If the U.S. Air Force, Air Guard, Navy, Marines and British partners were all pieces of an international interoperability puzzle, the 366th OSS is the mechanism to assemble the pieces.

"Our primary role at wing weapons and tactics is to be knowledgeable about all pieces," said Cochran. "We develop relationships and integration proficiency by creating and executing exercises like this. The relationships we make this week and the tactics we practice could very well be used in combat in the near future to maximize the effectiveness of the joint and coalition force."

For any enemy forces seeking refuge from America's war fighters, the Navy forces at VAQ-139 Whidbey Island, provide airborne electronic attack to suppress their air defense systems and communication nodes.

"Our squadron operates the EA-18G Growler that is one of the only purpose built aircraft in the (Department of Defense), which provides electronic attack against enemy air defenses providing a sanctuary for friendly forces," said Navy Lt. Cmdr. Joshua VanNyhuis, VAQ-139 training officer. "We expect to have friendly ground and air forces meet all of their objectives with zero friendly losses or fratricide by controlling the electromagnetic spectrum."

Combat air power translates to lives saved on for ground forces. No one knows this realism more than Special Forces.

"The simulated threats and scenarios we develop here will undoubtedly save lives in Afghanistan or wherever the next war takes us," said an Air Force CCT, a member of the most highly trained special operations force in the U.S. military; a team that spends more than two years in initial entry training. "This is the optimal range to work because we get the right mix of Air Force, joint and foreign partners here, and can culminate all our mutual skill sets into a perfect execution of CAS, shows of force or other assaults on realistic threat scenarios."

That realism the CCT eluded to is paramount for both air and ground forces in this type of exercise, said Air Force Tech. Sgt. Justin Summers, 266th RANS ground radar systems technician.

"Our unit's role is to portray the bad guy," said Summers. "We use real-time data and information we gain through our own intelligence to realistically simulate what the enemy does. We operate radars and simulate attacking aircraft, and then the aircrew can practice evading."

Once training is complete, the 266th RANS provides video and written feedback to the crews for training.

"We create an electronic warfare environment that they'd encounter overseas and in any contingency today," said Air Force Master Sgt. Bernard Castro, 266th RANS ground radar work center supervisor. "This isn't a practice for us, we put our prime operators in the seat and provide our pilots the most realistic training possible."

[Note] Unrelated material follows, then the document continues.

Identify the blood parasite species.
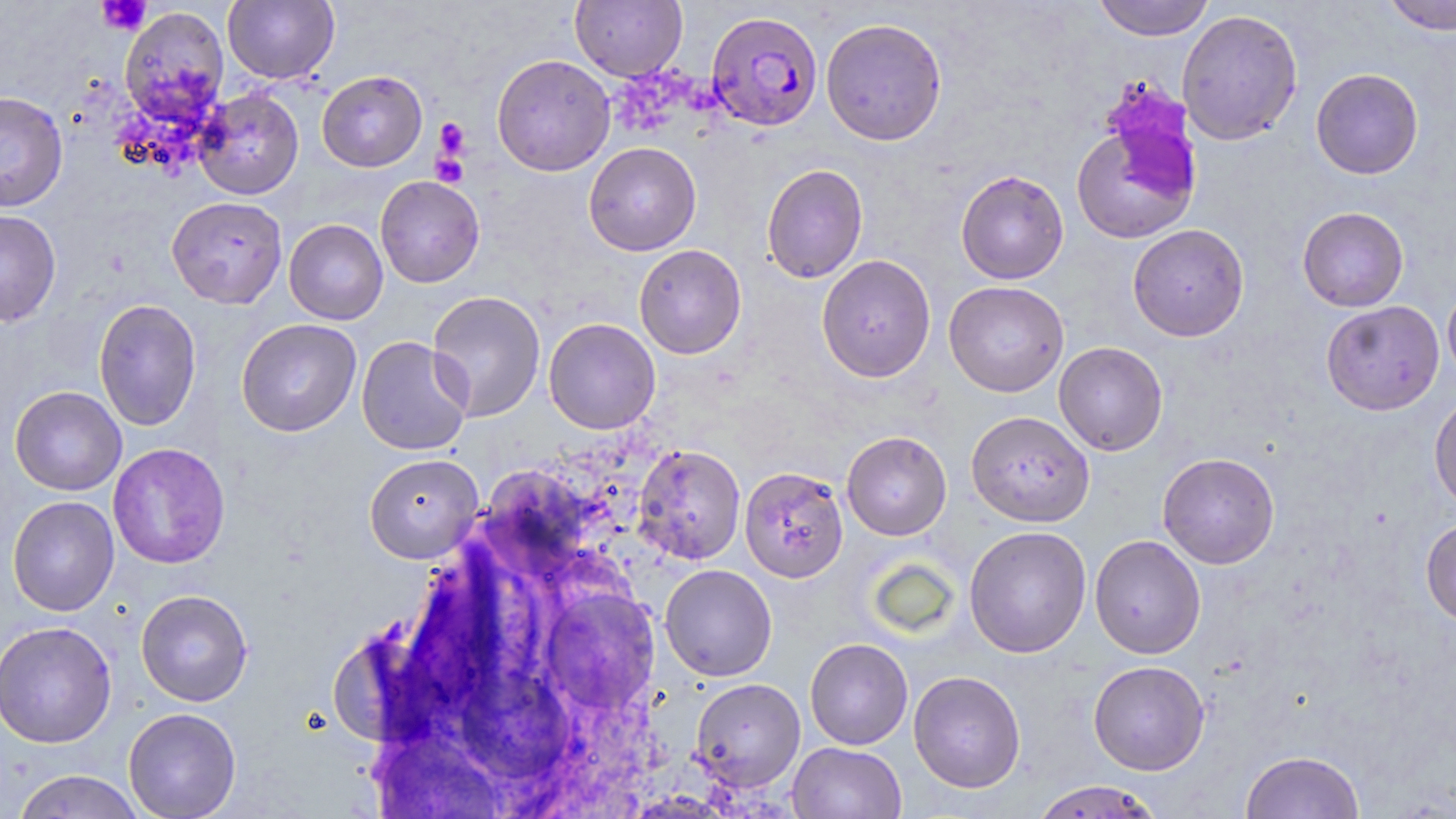
Plasmodium falciparum.

Approximate bounding boxes as (x1, y1, x2, y2) in pixels. Plasmodium falciparum-infected red blood cell locations: (707, 10, 823, 132). Uninfected red blood cell locations: (223, 0, 339, 84), (570, 0, 688, 81), (1092, 0, 1214, 41), (1381, 0, 1456, 35), (119, 6, 229, 127), (1177, 9, 1303, 146), (821, 17, 947, 146), (491, 54, 616, 176), (1310, 68, 1424, 179), (316, 70, 427, 172), (194, 88, 304, 200), (0, 90, 68, 212), (1070, 113, 1201, 245), (584, 142, 701, 256), (761, 163, 868, 283), (955, 170, 1069, 284), (375, 175, 485, 288), (167, 196, 287, 309), (1297, 206, 1409, 312), (0, 209, 61, 327), (284, 219, 388, 325), (1127, 224, 1249, 342), (634, 244, 747, 359), (817, 254, 936, 382), (943, 281, 1069, 397), (1442, 281, 1456, 388), (426, 290, 546, 422), (93, 299, 202, 431), (1321, 300, 1444, 415), (544, 317, 661, 434), (236, 318, 362, 437), (356, 336, 473, 456), (1054, 341, 1168, 456), (10, 386, 127, 496), (1429, 392, 1456, 512), (966, 411, 1095, 527), (841, 431, 952, 540), (107, 443, 231, 569), (632, 443, 746, 565), (1157, 452, 1280, 569), (364, 453, 483, 563), (740, 466, 848, 582), (7, 496, 119, 616), (1421, 520, 1456, 627), (963, 525, 1092, 658), (1090, 535, 1206, 659), (660, 564, 778, 681), (135, 589, 253, 707), (0, 620, 117, 748), (805, 638, 913, 750), (1088, 660, 1210, 775), (908, 670, 1026, 793), (690, 678, 805, 792), (123, 707, 241, 819), (788, 742, 906, 819), (1240, 750, 1365, 819), (11, 769, 146, 818), (1030, 780, 1165, 819). Platelet locations: (97, 0, 152, 35), (434, 118, 470, 160), (431, 154, 468, 187). Optical microscopy. May-Grünwald-Giemsa stain. Thin blood smear. One field of a larger specimen. Image is 1456×819 pixels. 1000x magnification.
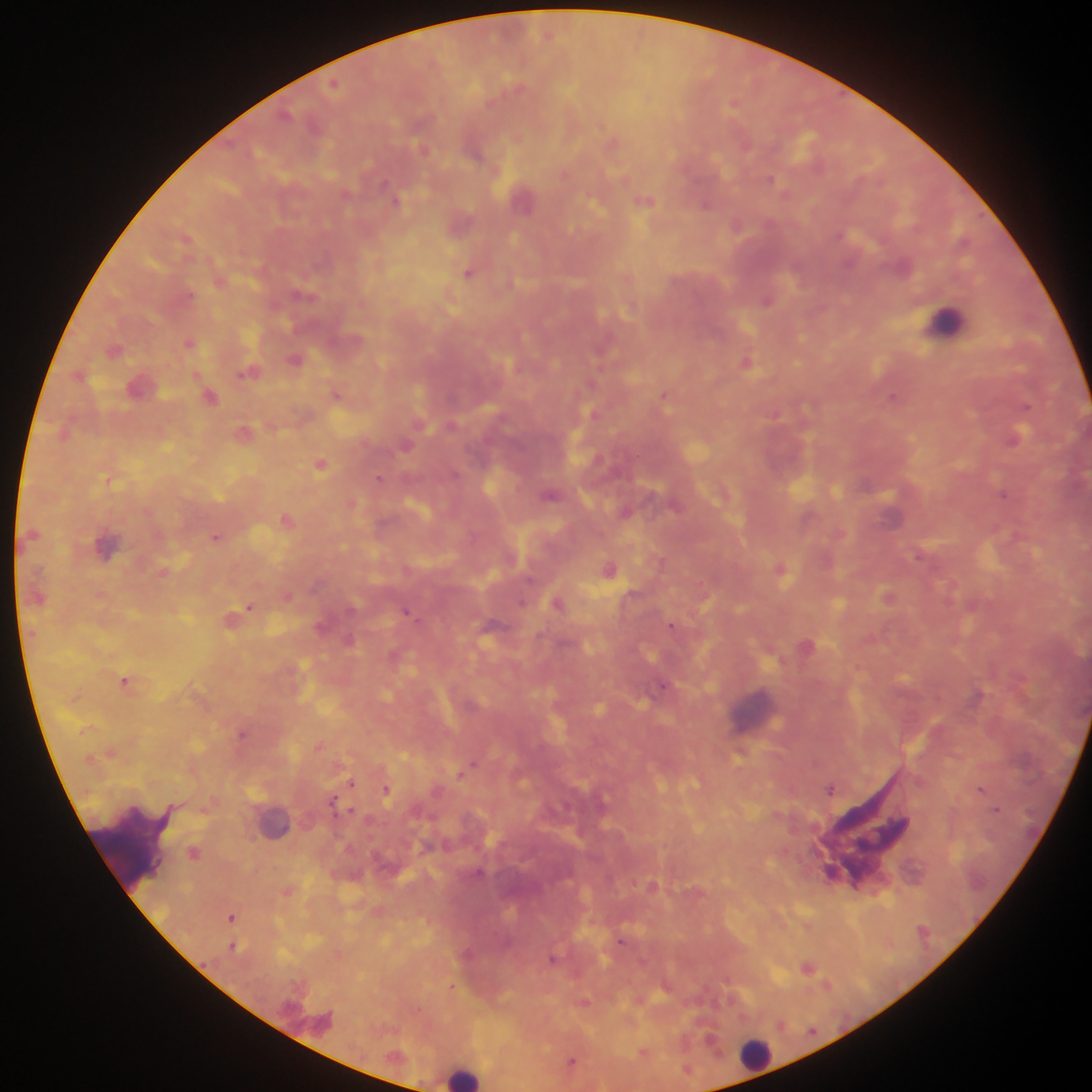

Working with Marines, Navy and British allies helps all parties out by enhancing communication across the forces, which is what you'd have in a real wartime situation, said Summers.

"We can simulate almost any threat in the world to near perfection. We add even more realism by providing exercise surface to air missile attacks, which aircrew will need to evade," said Summers. "We provide them the most realistic training opportunity available and are always seeking improvements and be ever evolving."

Today's mix of allied ground, air and space force provides national leaders the unmatched ability to take early, rapid and decisive action in combat, peacekeeping or humanitarian operations.

In training for warfare, realism is paramount, said Castro.

Mountain Home and the 266th RANS control and maintain emitter sites across almost 7,500-square miles of operational range space, and it's that access to airspace and ranges that allows for realistic, safe training and testing while providing the flexibility to accommodate the complexity of this multinational, multiservice exercise and for real world scenarios for all forces today and into the future.